> PROBLEM REQUIREMENTS:
Copy the items word for word, starting at the first line and ending with the line that contains "than 60? greater". Include that final line.

(Items from a dataset)
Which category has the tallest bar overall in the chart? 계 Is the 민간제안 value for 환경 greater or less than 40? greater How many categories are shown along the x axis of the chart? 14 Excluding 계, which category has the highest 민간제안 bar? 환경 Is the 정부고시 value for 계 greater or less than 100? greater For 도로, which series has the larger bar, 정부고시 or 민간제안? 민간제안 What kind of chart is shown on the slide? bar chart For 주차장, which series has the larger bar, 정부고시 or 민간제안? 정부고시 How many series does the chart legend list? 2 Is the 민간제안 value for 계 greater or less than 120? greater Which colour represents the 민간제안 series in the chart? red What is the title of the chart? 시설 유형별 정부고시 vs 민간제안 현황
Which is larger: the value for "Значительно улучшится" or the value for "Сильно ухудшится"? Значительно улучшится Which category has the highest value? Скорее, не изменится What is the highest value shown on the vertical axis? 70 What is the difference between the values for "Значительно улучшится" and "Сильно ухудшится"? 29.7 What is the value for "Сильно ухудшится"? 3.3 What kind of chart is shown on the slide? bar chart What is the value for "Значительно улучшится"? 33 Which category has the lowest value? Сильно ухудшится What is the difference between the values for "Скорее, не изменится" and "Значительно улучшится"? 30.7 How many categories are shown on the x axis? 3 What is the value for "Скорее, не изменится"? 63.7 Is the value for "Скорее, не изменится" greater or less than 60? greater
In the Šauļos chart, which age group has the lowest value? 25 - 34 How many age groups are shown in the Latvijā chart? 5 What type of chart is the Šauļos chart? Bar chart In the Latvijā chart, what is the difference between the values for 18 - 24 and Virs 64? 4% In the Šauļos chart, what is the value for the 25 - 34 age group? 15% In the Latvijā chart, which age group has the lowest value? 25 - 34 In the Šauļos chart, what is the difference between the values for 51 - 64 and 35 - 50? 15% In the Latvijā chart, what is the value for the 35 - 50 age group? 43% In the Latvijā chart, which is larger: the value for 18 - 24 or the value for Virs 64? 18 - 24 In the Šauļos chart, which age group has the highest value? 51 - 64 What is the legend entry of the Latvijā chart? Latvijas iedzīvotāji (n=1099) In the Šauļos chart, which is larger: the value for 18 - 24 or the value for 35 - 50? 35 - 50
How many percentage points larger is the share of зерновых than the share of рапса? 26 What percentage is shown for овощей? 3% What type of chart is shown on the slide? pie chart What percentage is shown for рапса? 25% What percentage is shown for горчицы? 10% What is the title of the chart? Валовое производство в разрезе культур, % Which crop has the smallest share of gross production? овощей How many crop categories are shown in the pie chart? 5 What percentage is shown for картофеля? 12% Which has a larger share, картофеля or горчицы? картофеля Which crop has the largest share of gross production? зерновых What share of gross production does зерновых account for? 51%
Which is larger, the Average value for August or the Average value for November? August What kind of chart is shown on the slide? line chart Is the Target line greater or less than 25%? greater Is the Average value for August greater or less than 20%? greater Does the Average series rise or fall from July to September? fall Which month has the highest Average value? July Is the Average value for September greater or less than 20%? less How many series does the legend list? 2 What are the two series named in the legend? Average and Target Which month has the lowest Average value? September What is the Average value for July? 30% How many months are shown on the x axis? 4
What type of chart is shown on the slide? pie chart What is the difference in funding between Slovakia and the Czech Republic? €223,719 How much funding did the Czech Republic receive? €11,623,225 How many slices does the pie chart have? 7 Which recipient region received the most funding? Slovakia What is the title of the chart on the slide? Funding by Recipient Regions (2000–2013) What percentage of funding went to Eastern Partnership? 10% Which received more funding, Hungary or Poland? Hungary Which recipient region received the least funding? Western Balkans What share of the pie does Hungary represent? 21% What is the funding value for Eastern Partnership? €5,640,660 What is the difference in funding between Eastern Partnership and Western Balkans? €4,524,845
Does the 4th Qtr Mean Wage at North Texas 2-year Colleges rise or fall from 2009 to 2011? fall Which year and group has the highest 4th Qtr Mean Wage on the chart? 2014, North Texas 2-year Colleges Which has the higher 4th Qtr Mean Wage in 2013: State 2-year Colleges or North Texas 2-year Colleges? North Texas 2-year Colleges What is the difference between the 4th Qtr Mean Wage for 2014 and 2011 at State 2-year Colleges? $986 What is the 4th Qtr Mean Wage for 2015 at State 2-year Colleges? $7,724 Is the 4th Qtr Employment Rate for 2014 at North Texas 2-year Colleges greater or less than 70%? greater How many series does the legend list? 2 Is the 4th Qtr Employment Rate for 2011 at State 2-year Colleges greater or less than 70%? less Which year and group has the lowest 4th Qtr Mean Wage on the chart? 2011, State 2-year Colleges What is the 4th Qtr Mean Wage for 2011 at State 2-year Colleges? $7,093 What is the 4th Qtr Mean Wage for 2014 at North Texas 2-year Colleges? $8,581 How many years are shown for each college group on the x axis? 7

> ANSWER:
Which category has the tallest bar overall in the chart? 계 Is the 민간제안 value for 환경 greater or less than 40? greater How many categories are shown along the x axis of the chart? 14 Excluding 계, which category has the highest 민간제안 bar? 환경 Is the 정부고시 value for 계 greater or less than 100? greater For 도로, which series has the larger bar, 정부고시 or 민간제안? 민간제안 What kind of chart is shown on the slide? bar chart For 주차장, which series has the larger bar, 정부고시 or 민간제안? 정부고시 How many series does the chart legend list? 2 Is the 민간제안 value for 계 greater or less than 120? greater Which colour represents the 민간제안 series in the chart? red What is the title of the chart? 시설 유형별 정부고시 vs 민간제안 현황
Which is larger: the value for "Значительно улучшится" or the value for "Сильно ухудшится"? Значительно улучшится Which category has the highest value? Скорее, не изменится What is the highest value shown on the vertical axis? 70 What is the difference between the values for "Значительно улучшится" and "Сильно ухудшится"? 29.7 What is the value for "Сильно ухудшится"? 3.3 What kind of chart is shown on the slide? bar chart What is the value for "Значительно улучшится"? 33 Which category has the lowest value? Сильно ухудшится What is the difference between the values for "Скорее, не изменится" and "Значительно улучшится"? 30.7 How many categories are shown on the x axis? 3 What is the value for "Скорее, не изменится"? 63.7 Is the value for "Скорее, не изменится" greater or less than 60? greater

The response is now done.